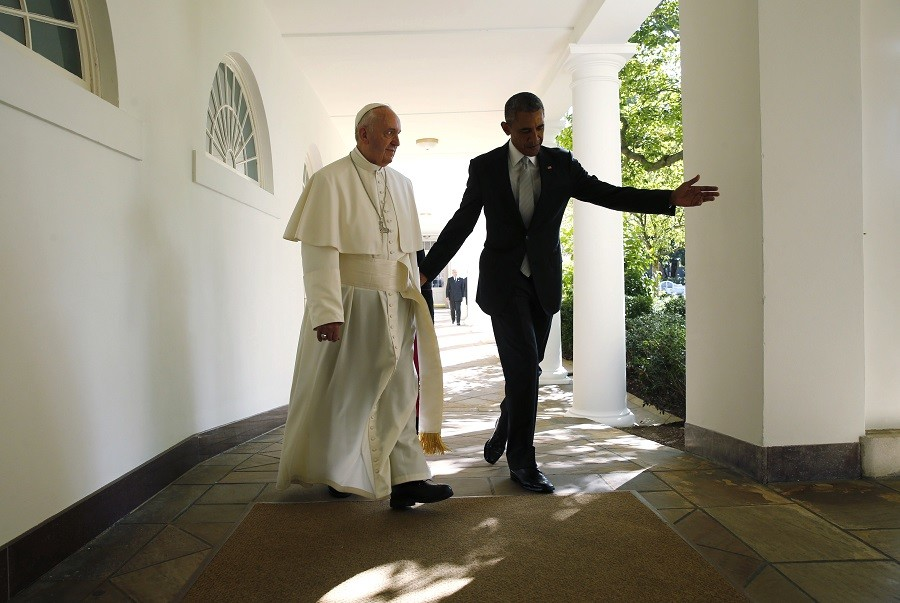 President Barack Obama escorts Pope Francis along the White House colonnade to the Oval Office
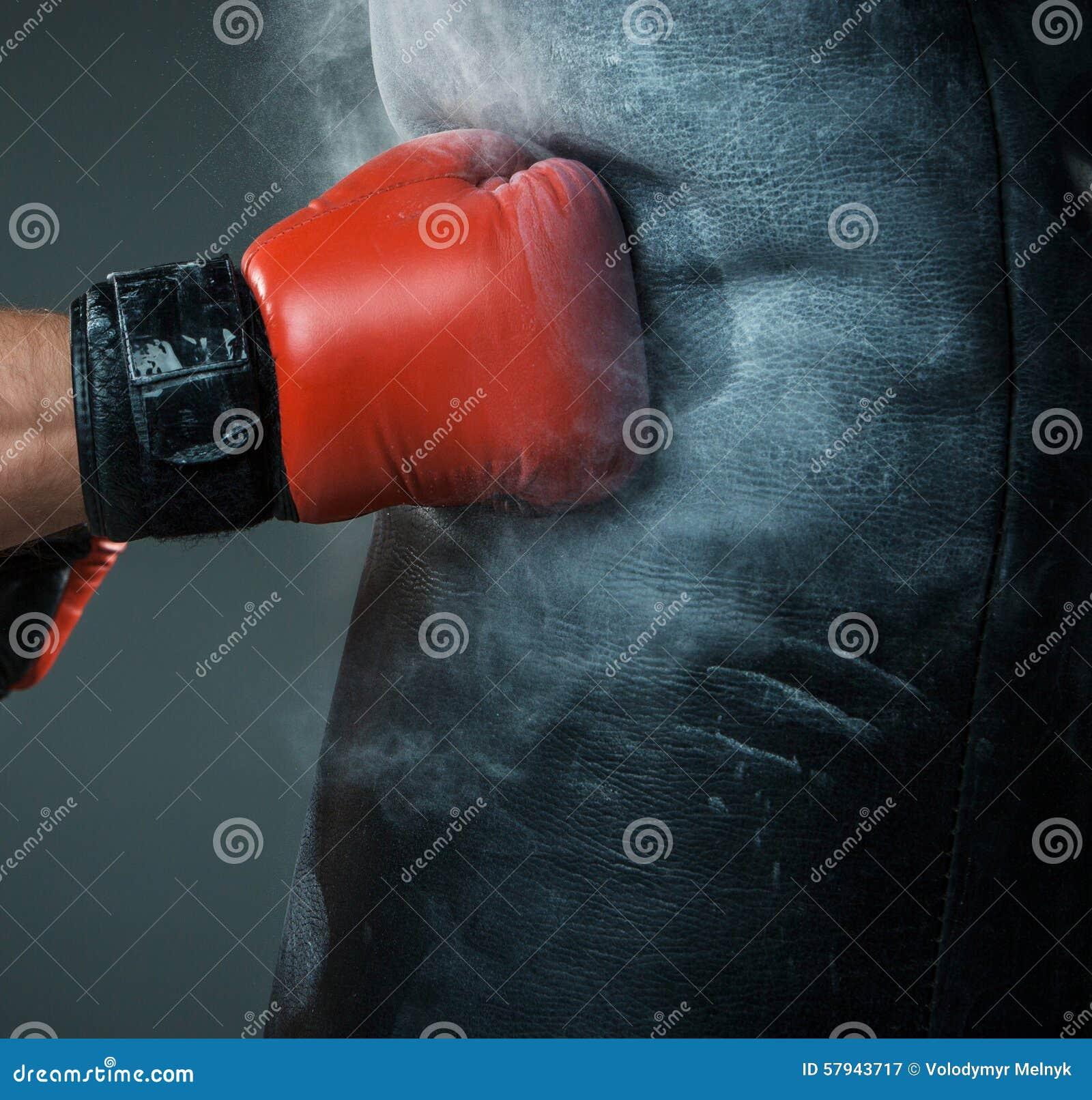 Mano del boxeador y del saco de arena sobre negro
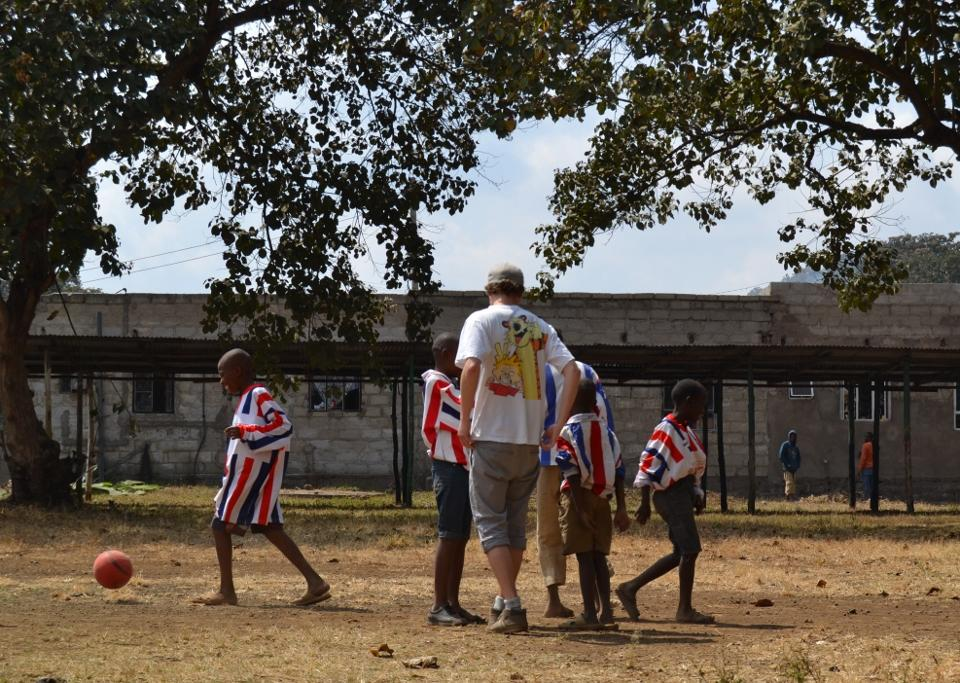 Frivillig spiller fodbold med børnene efter skoletid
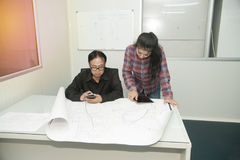 Architect and construction engineer discussing plan in office. Stock Photos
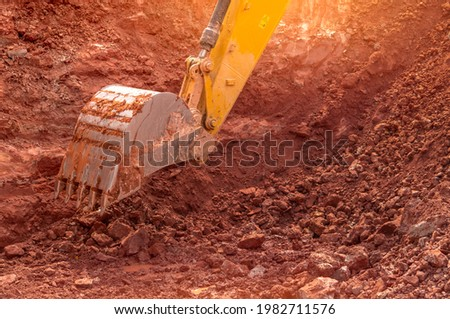 Backhoe working by digging soil at construction site. Bucket of backhoe digging soil. Crawler excavator digging on dirt. Closeup backhoe bucket of yellow backhoe. Earthmoving. Trenching machine. Photo stock ©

━━━━━━━━

• **TO DO**:
Repeat the data in full, exactly as it stands, but drop every picture.

• **ANSWER BOX**:
 President Barack Obama escorts Pope Francis along the White House colonnade to the Oval Office
 Mano del boxeador y del saco de arena sobre negro
 Frivillig spiller fodbold med børnene efter skoletid
 Architect and construction engineer discussing plan in office. Stock Photos
 Backhoe working by digging soil at construction site. Bucket of backhoe digging soil. Crawler excavator digging on dirt. Closeup backhoe bucket of yellow backhoe. Earthmoving. Trenching machine. Photo stock ©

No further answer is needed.